Effects caused by chemotherapeutic effects: Candidia of the vagina, Candidiasis of the oral cavity.

From the CNS side: when using benzylpenicillin in high doses, especially with endolumbal administration, neurotoxic reactions are possible: nausea, vomiting, increasing reflex excitability, symptoms of meningism, convulsions, coma.

Allergic reactions: an increase in body temperature, urticaria, skin rash, rash on mucous membranes, joint pain, eosinophilia, angioedema swelling.

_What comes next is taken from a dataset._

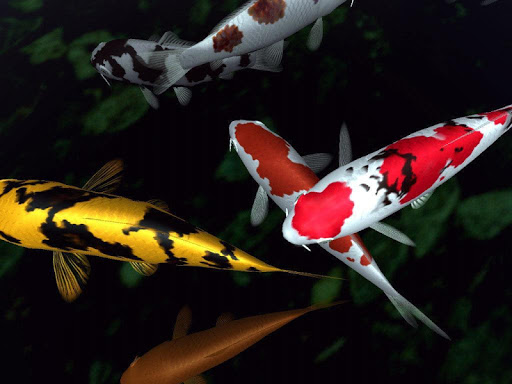 【免費個人化App】Fancy Koi Fish Live Wallpaper-APP點子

Cases of anaphylactic shock with fatal outcome are described.

Method of application and dose

In / m, in / in (except for the novocaine salt of benzylpenicillin), p / k, endoomolumbo (only sodium salt benzylpenicillin), in cavity, intrachealy; In ophthalmology - instillation in the conjunctival bag, subconjunctivally, inttyravitreally.

At a / m and in / in the introduction: for adults - 2-12 million units / day in 4-6 administrations; under community-hospital pneumonia - 8-12 million units / day in 4-6 injections; With meningitis, endocarditis, gas gangrene - V / in 18-24 million units / day in 6 administrations.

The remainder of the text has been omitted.